Y eres, muchacha de bronce de la alta torre del corral de los Olmos, dicen que eres, muchacha que ya tenemos con tu eternizada belleza de novia primera en la fotografía, nos han hecho creer que eres, guapa Giralda, cómo pensaba en ti cuando estabas lejos, que eres, Giralda, símbolo de esta ciudad que queremos tanto como a ti, que tanto como tú, ¿o eres tú misma?, nos enamora. Nos habían contando que eras símbolo de la intransigencia, de aquella Sevilla tridentina, que tu pandero remontado sobre alcores y aljarafes, lábaro para ver si iba a llover en las tardes de toros, era el signo integrista de la Sevilla que quemó a sus mejores hijos o que los extrañó, la que montó a Martínez Barrio en el barco de los monjes de San Isidoro del Campo, la que quemó la logia de Blanco White, la que metió en la cárcel a los que habían votado por Cernuda en las elecciones de 1931, la que fusiló en las tapias del cementerio a los poetas apócrifos del cancionero de Antonio Machado, la que le quitó el carnet de periodista a Bécquer, la que siempre hizo huir a sus mejores, a Cádiz, que era la Libertad, porque aquí, nos habían dicho, oh amada Giralda, no había más que Fe en la Victoria y Victoria de la Fe.

Pero miro ahora tu foto, muchacha de bronce, flor de las forjas de Sevilla, y veo que tienes alegre la tristeza y triste el vino. Que no eres lo que nos había dicho el padre espiritual en los últimos ejercicios espirituales, que a nadie persigues, que ningún Trento eternizas en las alturas. Sino que eres símbolo de vida, dándole siempre al aire esa media verónica con tu lábaro, conforme chirrían los goznes en la tinaja y cruzando van los aires los distantes vencejos, las oscuras panarras, qué serenidad tienen tus ojos de tanto ver Sevilla, cómo eres símbolo de tolerancia, de vida, cómo eres una antigua muchacha de Sevilla, escorzo de carne tu cintura, sangre de amor en siesta por tus piernas, pecho prohibido y alto, oh amada Giralda.

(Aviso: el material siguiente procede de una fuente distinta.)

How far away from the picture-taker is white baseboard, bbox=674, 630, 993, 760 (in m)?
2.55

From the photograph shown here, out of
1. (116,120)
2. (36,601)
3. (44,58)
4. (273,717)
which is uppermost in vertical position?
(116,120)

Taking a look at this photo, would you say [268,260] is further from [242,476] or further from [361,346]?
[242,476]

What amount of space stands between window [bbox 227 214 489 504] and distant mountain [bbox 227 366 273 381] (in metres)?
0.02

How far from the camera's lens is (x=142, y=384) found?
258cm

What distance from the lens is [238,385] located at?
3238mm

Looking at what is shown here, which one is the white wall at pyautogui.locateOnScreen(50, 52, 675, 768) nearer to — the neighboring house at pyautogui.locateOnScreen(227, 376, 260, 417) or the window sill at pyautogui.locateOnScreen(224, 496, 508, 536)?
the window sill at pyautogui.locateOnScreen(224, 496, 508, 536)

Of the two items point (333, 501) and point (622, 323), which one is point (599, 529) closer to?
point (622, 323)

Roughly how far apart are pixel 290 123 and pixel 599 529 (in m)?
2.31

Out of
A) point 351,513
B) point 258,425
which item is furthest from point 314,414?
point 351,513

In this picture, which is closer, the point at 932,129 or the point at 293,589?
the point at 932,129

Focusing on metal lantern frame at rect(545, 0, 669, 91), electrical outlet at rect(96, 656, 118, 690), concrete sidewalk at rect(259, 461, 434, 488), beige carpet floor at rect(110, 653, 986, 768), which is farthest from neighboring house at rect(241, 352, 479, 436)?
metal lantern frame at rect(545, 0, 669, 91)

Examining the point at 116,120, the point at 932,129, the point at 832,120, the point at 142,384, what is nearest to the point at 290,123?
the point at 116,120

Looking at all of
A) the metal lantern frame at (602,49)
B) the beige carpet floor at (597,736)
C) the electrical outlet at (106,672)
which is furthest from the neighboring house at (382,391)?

Y te declaro mi amor, que a todos nos has vuelto colegiales, distante interna de la Catedral, porque veo que eres el mejor símbolo de esta ciudad, tan querida como tú. Que nunca, amor, pudo mejor símbolo tener Sevilla que una veleta, una distante, bella, pecaminosa veleta como tú, Giralda, deseada muchacha de carne y bronce, sin venda ya en los ojos, que eres quizá la primera heterodoxa de aquella Sevilla que creía que había quemado a todos sus herejes. Hasta siempre amor, Giralda, bronce, sueño, juventud, sangre, aire, luz, quizá sólo aire, cambiante aire de una ciudad que tiene por símbolo una veleta, sé que a nadie nunca darás tu amor, Giralda, Sevilla, por eso te escribo esta carta triste en el viento de otoño.